If, amidst the avalanche of regulatory changes coming down the pipeline, the Senior Managers & Certification Regime (SM&CR) regulations have not yet hit your radar, you are probably not alone. As is usual with these regulatory changes, consultation on the final rules is still ongoing and the impact on companies, both in time and cost, is still unknown.
Still, the fact that discussions are ongoing should not be interpreted as an excuse to do nothing. While it is typical of regulatory changes that final rules and interpretations remain unclear even after the legislated effective date, the effective date itself is typically fixed by legislation.
Since the Financial Conduct Authority (FCA) published the final SM&CR rules in July 2014, changes in the form of clarifications continue to be released. Some of these changes are significant, such as the announcement by HM Treasury in October 2015 to extend the applicability of the SM&CR regulations to all financial services firms and not just the banks.
The SM&CR will replace the Approved Person Regime (APR), which was introduced via the Financial Services (Banking Reform) Act 2013 as a series of amendments to the Financial Services & Markets Act 2000 (FSMA). The intent of the APR was to introduce the recommendations of the Parliamentary Commission on Banking Standards (PCBS), but its effectiveness has since been universally criticized, including by the PCBS.
As it stands, the SM&CR came into effect on 07 March 2016 with three key components:
- The Senior Managers Regime (SMR) will replace the APR and apply to individuals in roles known as Senior Manager Functions (SMFs). Most existing Approved Persons will need to be transitioned into a new SMR role, while any new hires into SMFs or material changes to an existing SMF will require new regulatory approval.

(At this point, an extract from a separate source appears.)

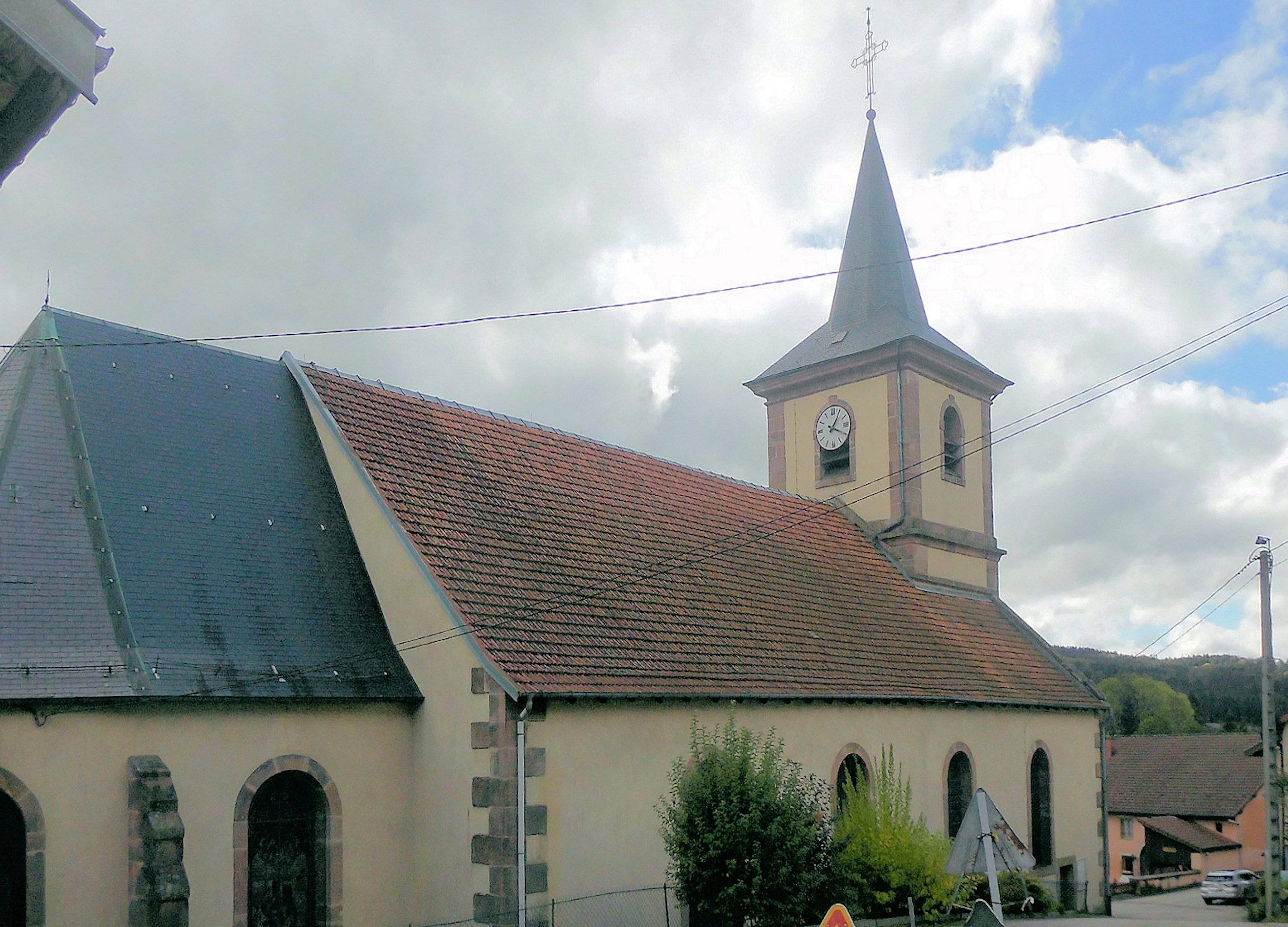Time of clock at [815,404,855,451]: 4:05
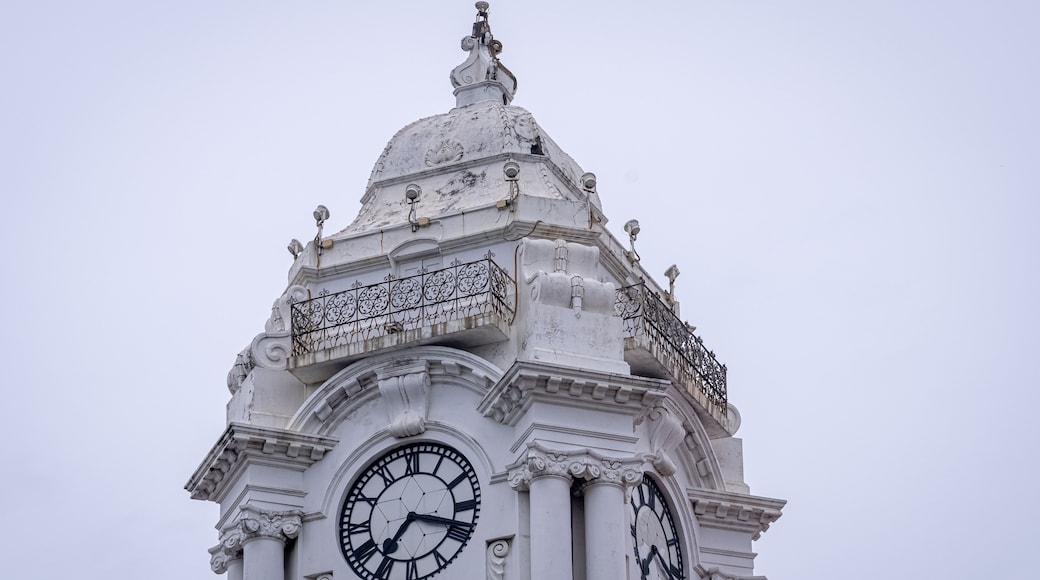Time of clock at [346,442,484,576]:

Thereafter, these SMF roles will require annual recertification as to the incumbent’s continuing probity.
- The Certification Regime is similar to the annual recertification of SMFs, except that it applies to a broader base of individuals who, although not deemed SMFs, nonetheless perform a function the regulator deems capable of causing harm to the firm or its customers. These roles are referred to as Serious Harm Functions (SHFs) and the individuals are referred to as Certified Persons. The key difference between SMFs and SHFs is that appointments of individuals to SHFs do not require approval by the regulator as SMF appointments do.
- The Conduct Rules define behavioural standards to which individuals in SMFs and SHFs will be subject and will need to formally acknowledge. These rules replace the Statement of Principles under the current APR.
The effect of this is that individuals in SMFs will require prior approval by the regulator, while individuals in SHFs will require formal approval by the firm. The Conduct Rules will apply to both, as will the requirement to recertify these individuals at least annually. The intent is to broaden the base of individuals to whom the Conduct Rules apply, while reducing the number of individuals requiring approval by the regulator.
To allow a manageable transition to the SM&CR, banks will be required to comply with the regulations for new or materially changed SMF roles from 7 March 2016, and within 12 months from then for all existing SMF and SHF roles. Meanwhile, firms are required to provide names of individuals to be transitioned from the APR to the new SMR by February 2016.
The FCA estimates that Senior Managers occupying SMFs will make up around 10 per cent of the total number of approved individuals under the SM&CR, with the remaining 90 per cent being classified as individuals in SHFs. This shift in volume from the regulator to firms will impose costs in three broad forms to be met by firms:
- Documentation required for Senior Managers in SMFs is significantly more detailed and onerous than for the APR equivalent. It includes a new “Statement of Responsibility” form, which has been the subject of recent criticism.
- Some roles currently covered by the APR will not be covered by the SMR, but will be covered by the Certification Regime for SHFs, which firms will need to manage. Those roles, plus others defined by the regulator as SHFs, will increase the volume of roles for which firms are responsible, which will require ongoing monitoring and recertification.
- The cost of training, systems and processes to record acknowledgements by individuals, as well as the recertification of both SMFs and SHFs, will all be additional costs to firms.
The one key difference between the APR and the SM&CR that has been welcomed by banks during the consultation process is the removal of the “reverse burden of proof” that applies under the APR. This imposes an obligation on the individual to prove they took appropriate precautions to prevent a breach or allow a breach to continue. By contrast, the SM&CR places this burden on the regulator, who will be required to show that the individual failed to take appropriate action.
The cost and effort of this new process – and its likely impact on what will probably become an important HR function – should not be underestimated.